Choosing Tax statues
LLCs may choose how their small businesses want to be taxed by the IRS, also known as the Internal Revenue Service. for tax purposes the two business structure choices differ in two significant ways :
S corporation: This means that your limited liability company will get the pass through tax treatment and will be treated as pass through entity. In this case the limited liability company will not pay taxes whether the ownership will pay the taxes on their personal tax return at their tax rate.
C Corporation: in this particular business structure the Limited liability company profits will be taxed on the corporation level and than again on the personal income tax returns of the ownership as distributed. This is also called a double taxation and many small businesses trying to avoid those by choosing the s corporation classification for their llc taxes.
After you understand what an LLC is and how to create one, the next step is to establish a clear strategy for taking action. Many limited liability companies take personal asset protection for granted and they don't have a solid plan in place for taking actions because they are unaware of the consequences that may hit them when less expected. You should consider the following to be able to operate a professional LLC:
Business bank account:
Opening a business account for your business entity will ensure that your personal bank account is separated from your business one this will help you to avoid professional malpractice claims like commingling. A court may decide to pierce your corporate veil and the liability protection given to the llc members will be compromised exposing them to personal liability.
This is made crystal clear in the statement: Keep everything separate.

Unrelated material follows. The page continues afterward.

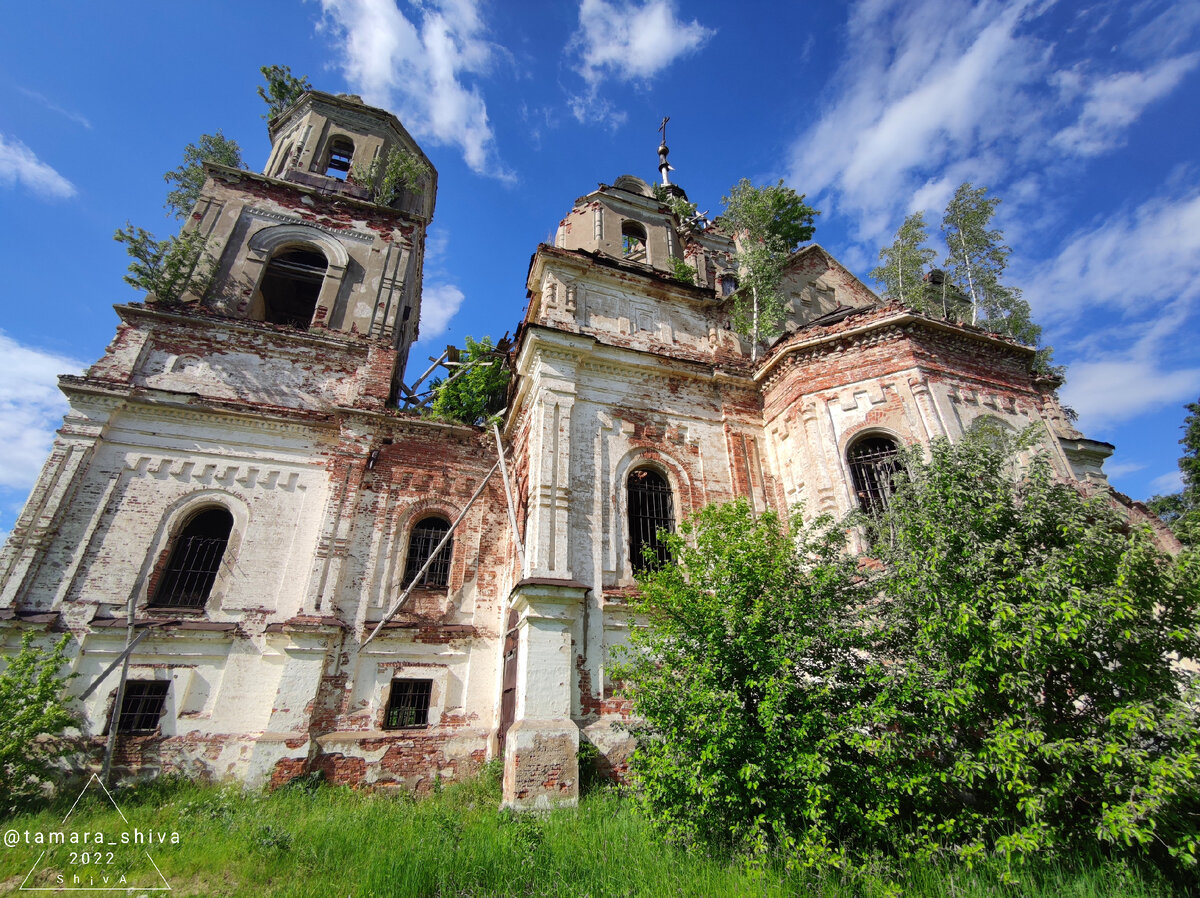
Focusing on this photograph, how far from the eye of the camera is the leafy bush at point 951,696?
540 cm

What is an LLC? It's not you; it's your company. Business activity should be handled on the business entity level. Your business serves itself not you, everything payed by the business should be for the business. Your business do not need new shoes though the business employees may need one.

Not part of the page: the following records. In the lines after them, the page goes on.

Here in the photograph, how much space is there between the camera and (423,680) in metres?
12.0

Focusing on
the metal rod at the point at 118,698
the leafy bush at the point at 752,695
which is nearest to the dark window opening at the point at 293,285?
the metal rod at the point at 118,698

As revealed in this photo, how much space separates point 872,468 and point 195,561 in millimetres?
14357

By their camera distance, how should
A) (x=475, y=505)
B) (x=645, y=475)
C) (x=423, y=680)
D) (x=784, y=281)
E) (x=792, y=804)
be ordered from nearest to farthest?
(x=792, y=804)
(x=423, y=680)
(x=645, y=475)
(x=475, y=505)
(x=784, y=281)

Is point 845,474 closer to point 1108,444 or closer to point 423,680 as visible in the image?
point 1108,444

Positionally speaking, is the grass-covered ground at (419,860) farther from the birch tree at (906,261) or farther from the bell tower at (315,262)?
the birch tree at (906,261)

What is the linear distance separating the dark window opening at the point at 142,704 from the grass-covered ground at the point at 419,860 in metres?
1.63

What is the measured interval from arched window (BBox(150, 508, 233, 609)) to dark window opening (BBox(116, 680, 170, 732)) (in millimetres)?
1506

Keep documentation about all the transaction in your business you should be able to explain every transaction and as time goes by you may forgot so using some kind of accounting program can help you do just that. Many limited liability companies choose to use easy to operate programs like QuickBooks.

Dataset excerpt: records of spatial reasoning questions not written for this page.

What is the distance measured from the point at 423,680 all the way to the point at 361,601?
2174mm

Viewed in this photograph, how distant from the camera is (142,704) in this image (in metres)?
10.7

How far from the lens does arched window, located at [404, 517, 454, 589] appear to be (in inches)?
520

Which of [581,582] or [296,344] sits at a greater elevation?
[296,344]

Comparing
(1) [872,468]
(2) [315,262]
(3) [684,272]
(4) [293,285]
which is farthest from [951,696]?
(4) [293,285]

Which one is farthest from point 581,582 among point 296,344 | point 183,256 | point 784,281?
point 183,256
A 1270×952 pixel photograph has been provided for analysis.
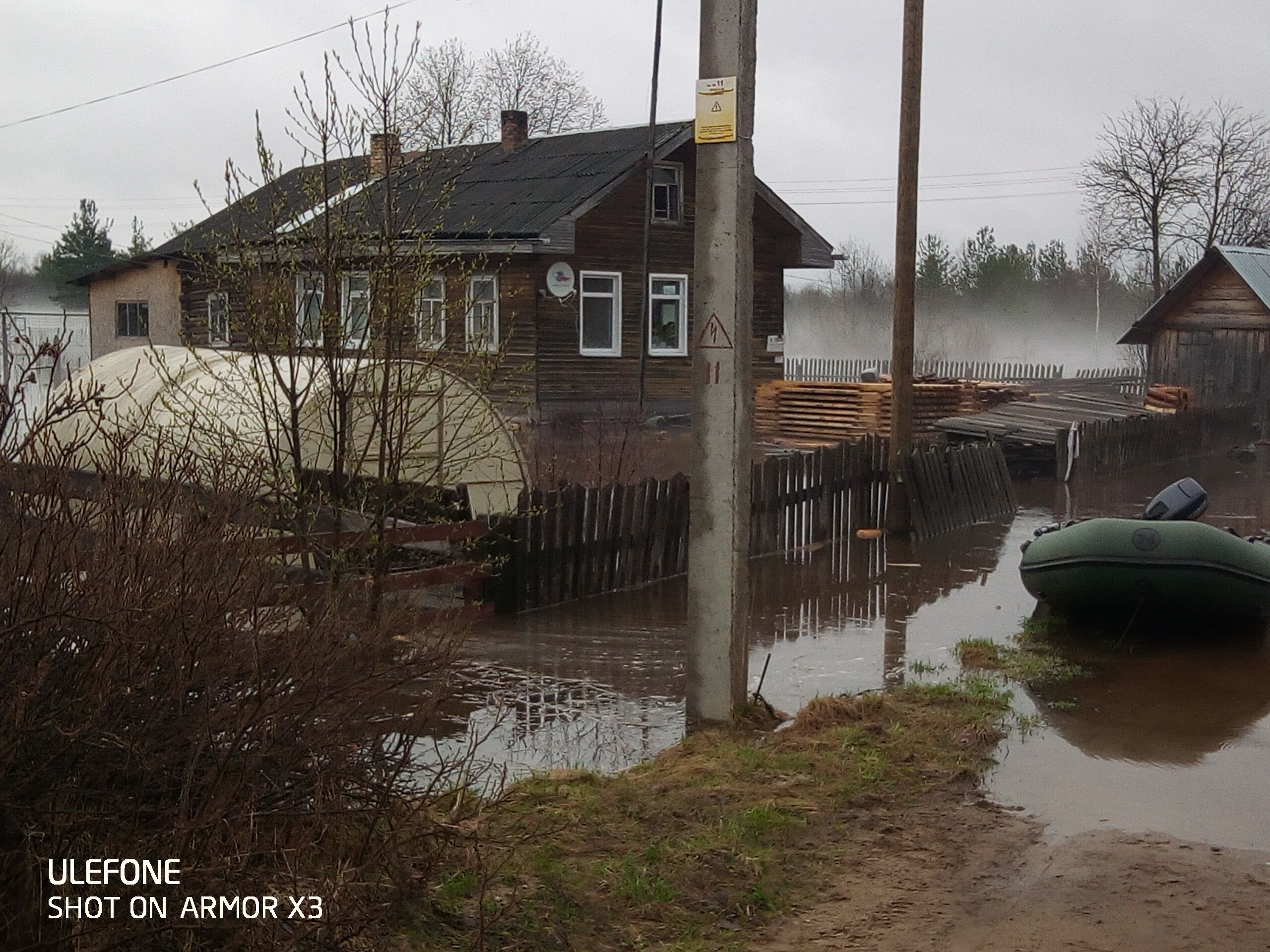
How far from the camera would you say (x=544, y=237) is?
26.9 metres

A unique number given by the IRS for Federal tax purposes. You will not be able to open a business bank account without an EIN number nor you will be able to hire employees, take a business loan will be much more challenging as bank use EIN to check your business entity credit history.
It is recommended to look for legal advice when you're facing challenges. Once you find an attorney, they should be able to help you figure out what to do and draw up the appropriate plan of action. Don't hesitate to ask questions It is advised to look for a legal advice about challenges you know littlie about as a good advice can save you lots of money and waisted time.
To establish your own legal entity for your business is a wise decision, you can be a single member llc and the only business owner in a sole proprietorship or you can have a multi member llc with your partners whatever the case may be this is a great start for small businesses to enjoy the benefits of a corporation while taking advantage of the taxation choices. Grow your business without being personally liable for the business debts what else can you ask for?